Haven't actually thought a lot about that part of the problem. I'm  
thinking of documents that are more form-like in nature, or at least  
built up from smaller components - so it's not so much going from Word  
to an internal format, as much as starting with XML or JSON (or tuples),  
building up structure, and then adding presentation at the final step.  
XML -> Word is a lot easier than the reverse :-)  

On the other hand, I do have a bunch of applications in mind where  
parsing Word and/or PDF would be very helpful - notably stripping  
requirements out of specifications. (I can't tell you how much of my  
time I spend manually cutting and pasting from specifications into  
spreadsheets - for requirements tracking and such.) Again, presentation  
isn't that much of an issue - structural and semantic analysis is. But,  
while important, that's a separate set of problems - and there are some  
commercial products that do a reasonably good job.  

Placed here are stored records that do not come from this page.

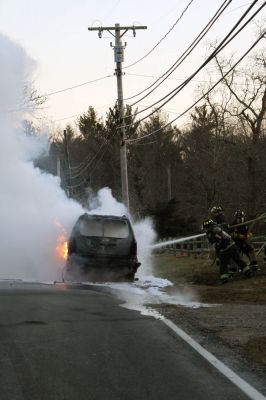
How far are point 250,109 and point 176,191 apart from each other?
58.9 ft

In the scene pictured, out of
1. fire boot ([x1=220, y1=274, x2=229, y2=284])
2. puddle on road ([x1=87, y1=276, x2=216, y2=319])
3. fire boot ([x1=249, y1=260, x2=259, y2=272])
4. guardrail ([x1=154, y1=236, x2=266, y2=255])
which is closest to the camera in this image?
puddle on road ([x1=87, y1=276, x2=216, y2=319])

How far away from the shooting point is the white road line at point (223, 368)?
5508 mm

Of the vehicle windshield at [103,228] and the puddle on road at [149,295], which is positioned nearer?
the puddle on road at [149,295]

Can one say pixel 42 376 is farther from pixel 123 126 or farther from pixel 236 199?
pixel 236 199

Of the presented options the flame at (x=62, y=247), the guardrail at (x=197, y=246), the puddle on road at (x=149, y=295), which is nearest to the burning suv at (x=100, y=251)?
the puddle on road at (x=149, y=295)

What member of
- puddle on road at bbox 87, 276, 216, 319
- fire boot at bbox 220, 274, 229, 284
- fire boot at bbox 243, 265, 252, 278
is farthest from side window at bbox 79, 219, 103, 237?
fire boot at bbox 243, 265, 252, 278

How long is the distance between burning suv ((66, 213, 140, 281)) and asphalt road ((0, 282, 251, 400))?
5467 millimetres

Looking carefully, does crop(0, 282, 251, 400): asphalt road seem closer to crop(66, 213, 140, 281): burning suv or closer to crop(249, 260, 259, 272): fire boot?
crop(66, 213, 140, 281): burning suv

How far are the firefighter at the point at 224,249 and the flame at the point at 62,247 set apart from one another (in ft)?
14.9

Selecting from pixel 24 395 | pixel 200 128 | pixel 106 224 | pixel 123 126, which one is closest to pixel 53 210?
pixel 106 224

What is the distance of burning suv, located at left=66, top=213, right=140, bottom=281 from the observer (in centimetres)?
1599

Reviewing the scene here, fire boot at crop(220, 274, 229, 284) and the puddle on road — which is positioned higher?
fire boot at crop(220, 274, 229, 284)

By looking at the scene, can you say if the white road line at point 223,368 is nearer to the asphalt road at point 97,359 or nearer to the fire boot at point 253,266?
the asphalt road at point 97,359

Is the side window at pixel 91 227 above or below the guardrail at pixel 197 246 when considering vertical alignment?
above
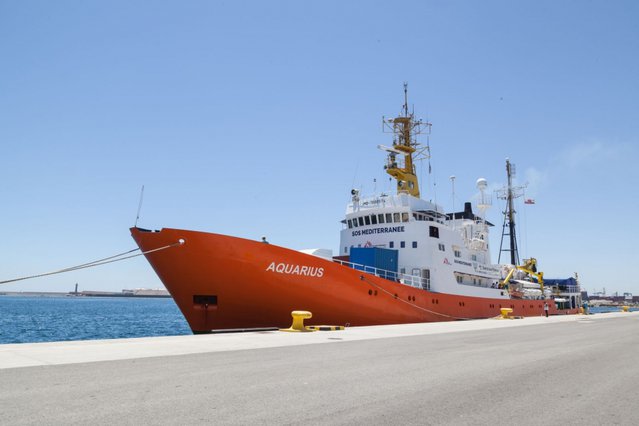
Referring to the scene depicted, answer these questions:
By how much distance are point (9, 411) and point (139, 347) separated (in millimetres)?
5158

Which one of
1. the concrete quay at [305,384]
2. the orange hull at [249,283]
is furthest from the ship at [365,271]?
the concrete quay at [305,384]

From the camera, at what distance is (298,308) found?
53.3 ft

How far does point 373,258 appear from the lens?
22297mm

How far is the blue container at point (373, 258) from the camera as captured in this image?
2216 cm

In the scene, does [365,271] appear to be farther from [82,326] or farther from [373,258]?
[82,326]

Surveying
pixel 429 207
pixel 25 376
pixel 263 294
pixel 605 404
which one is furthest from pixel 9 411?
pixel 429 207

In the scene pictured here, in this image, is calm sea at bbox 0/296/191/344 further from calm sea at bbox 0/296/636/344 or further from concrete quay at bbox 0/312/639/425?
concrete quay at bbox 0/312/639/425

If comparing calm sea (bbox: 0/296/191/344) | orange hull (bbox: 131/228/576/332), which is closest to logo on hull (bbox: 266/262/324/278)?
orange hull (bbox: 131/228/576/332)

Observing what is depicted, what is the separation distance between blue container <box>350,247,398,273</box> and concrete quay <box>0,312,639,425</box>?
38.2ft

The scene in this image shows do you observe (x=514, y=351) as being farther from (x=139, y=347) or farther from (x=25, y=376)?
(x=25, y=376)

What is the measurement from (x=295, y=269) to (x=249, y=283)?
72.8 inches

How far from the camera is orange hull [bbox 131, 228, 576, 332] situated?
14.2 meters

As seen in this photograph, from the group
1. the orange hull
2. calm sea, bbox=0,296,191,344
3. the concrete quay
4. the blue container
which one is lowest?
calm sea, bbox=0,296,191,344

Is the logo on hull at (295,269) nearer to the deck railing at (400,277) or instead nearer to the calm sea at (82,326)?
the deck railing at (400,277)
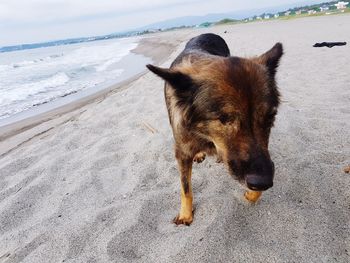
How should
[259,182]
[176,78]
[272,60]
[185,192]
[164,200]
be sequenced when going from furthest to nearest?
[164,200], [185,192], [272,60], [176,78], [259,182]

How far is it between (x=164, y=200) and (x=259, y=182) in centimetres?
152

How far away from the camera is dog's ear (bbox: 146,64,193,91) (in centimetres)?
264

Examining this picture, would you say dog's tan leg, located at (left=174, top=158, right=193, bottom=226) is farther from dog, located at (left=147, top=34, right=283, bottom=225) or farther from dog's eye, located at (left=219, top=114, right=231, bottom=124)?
dog's eye, located at (left=219, top=114, right=231, bottom=124)

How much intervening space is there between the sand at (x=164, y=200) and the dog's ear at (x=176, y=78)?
4.24 feet

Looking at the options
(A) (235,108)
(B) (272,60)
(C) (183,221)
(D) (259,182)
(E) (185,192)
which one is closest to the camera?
(D) (259,182)

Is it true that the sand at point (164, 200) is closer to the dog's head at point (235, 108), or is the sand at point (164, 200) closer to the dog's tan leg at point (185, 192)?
the dog's tan leg at point (185, 192)

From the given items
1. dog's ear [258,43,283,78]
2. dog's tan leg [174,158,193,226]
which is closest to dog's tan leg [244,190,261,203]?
dog's tan leg [174,158,193,226]

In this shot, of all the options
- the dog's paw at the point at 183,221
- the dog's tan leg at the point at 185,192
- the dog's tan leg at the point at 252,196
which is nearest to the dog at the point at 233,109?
the dog's tan leg at the point at 185,192

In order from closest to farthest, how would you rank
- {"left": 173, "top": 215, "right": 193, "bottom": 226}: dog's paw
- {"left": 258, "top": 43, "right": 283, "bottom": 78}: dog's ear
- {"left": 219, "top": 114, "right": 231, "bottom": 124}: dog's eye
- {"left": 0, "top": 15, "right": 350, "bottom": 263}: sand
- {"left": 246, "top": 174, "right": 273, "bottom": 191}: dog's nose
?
{"left": 246, "top": 174, "right": 273, "bottom": 191}: dog's nose, {"left": 219, "top": 114, "right": 231, "bottom": 124}: dog's eye, {"left": 0, "top": 15, "right": 350, "bottom": 263}: sand, {"left": 258, "top": 43, "right": 283, "bottom": 78}: dog's ear, {"left": 173, "top": 215, "right": 193, "bottom": 226}: dog's paw

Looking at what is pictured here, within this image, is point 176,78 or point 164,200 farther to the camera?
point 164,200

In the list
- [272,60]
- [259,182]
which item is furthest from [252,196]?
[272,60]

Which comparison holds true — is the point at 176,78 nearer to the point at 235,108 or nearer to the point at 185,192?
the point at 235,108

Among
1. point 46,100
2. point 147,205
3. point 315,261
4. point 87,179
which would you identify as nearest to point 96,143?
point 87,179

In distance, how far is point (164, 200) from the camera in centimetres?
360
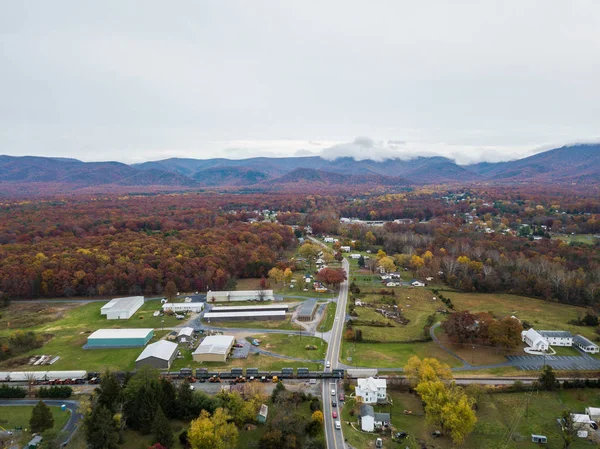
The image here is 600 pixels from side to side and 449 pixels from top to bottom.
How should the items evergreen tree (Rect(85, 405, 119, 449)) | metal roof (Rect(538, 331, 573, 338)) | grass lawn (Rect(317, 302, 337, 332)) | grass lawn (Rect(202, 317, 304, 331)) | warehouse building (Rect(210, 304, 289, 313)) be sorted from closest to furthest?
evergreen tree (Rect(85, 405, 119, 449)) < metal roof (Rect(538, 331, 573, 338)) < grass lawn (Rect(317, 302, 337, 332)) < grass lawn (Rect(202, 317, 304, 331)) < warehouse building (Rect(210, 304, 289, 313))

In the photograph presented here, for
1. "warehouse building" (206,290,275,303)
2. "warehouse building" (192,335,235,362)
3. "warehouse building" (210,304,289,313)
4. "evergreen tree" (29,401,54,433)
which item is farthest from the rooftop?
"evergreen tree" (29,401,54,433)

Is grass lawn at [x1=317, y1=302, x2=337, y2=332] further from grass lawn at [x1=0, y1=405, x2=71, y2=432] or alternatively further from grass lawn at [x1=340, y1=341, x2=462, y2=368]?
grass lawn at [x1=0, y1=405, x2=71, y2=432]

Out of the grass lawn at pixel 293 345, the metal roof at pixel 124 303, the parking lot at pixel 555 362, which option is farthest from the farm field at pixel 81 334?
the parking lot at pixel 555 362

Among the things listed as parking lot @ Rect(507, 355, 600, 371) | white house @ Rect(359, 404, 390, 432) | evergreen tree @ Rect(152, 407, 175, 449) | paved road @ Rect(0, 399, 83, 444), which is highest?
evergreen tree @ Rect(152, 407, 175, 449)

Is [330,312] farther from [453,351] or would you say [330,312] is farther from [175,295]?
[175,295]

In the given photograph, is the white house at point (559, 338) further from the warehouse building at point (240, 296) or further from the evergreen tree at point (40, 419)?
the evergreen tree at point (40, 419)

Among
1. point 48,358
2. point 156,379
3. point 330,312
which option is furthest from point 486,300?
point 48,358

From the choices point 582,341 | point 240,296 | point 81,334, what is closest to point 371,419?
point 582,341

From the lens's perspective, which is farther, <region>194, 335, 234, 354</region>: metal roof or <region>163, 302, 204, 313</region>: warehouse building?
<region>163, 302, 204, 313</region>: warehouse building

> I want to parse Microsoft word files and PDF etc. and display them in  
> a format that is  
> recognisable and not too abhorrent to the user. I also want to allow  
> on-screen manipulation of  
> documents (in a browser) - all of this seems to require a mess of  
> Javascript (in the browser)and a mess of parsing programs inn the server.  
>  
> Before we can manipulate documents we must parse them and turn them  
> into a format  
> that can be manipulated. I think this is more difficult that the  
> storing and manipulating documents  
> problem. You'd also need support for full-text indexing, foreign  
> language and multiple character sets and so  
> on. Just a load of horrible messy small problems, but a significant  
> barrier to importing large amounts  
> of content into the system.  
>  
> You'd also need some quality control of the documents as they enter  
> the system (to avoid rubbish in rubbish out), also to maintain the  
> integrity of the documents.  

Again, for this problem space, it's more about building up complex  
documents from small pieces, than carving up pre-existing documents.  
More like the combination of an IDE and a distributed CVS - where fully  
"compiled" documents are the final output.  

>  
> If you have any ideas of now to get large volumes of data into the  
> system from proprietary formats  
> (like ms word) I'd like to hear about it.  
>  

Me too :-) Though, I go looking for such things every once in a while, and:  
- there are quite a few PDF to XML parsers, but mostly commercial ones  
- there are a few PDF and Word "RFP stripping" products floating around,  
that are smart enough to actually analyze the content of structured  
documents (check out Meridian)  
- later versions of Word export XML, albeit poor XML  
- there are quite a few document analysis packages floating around,  
including ones that start from OCR images - but they generally focus on  
content (lexical analyis) and ignore structure (it's easier to scan a  
document and extract some measure of what it's about - e.g. for indexing  
purposes; it's a lot harder to find something that will extract the  
outline structure of a document)  


Cheers,  

Miles  


--  
In theory, there is no difference between theory and practice.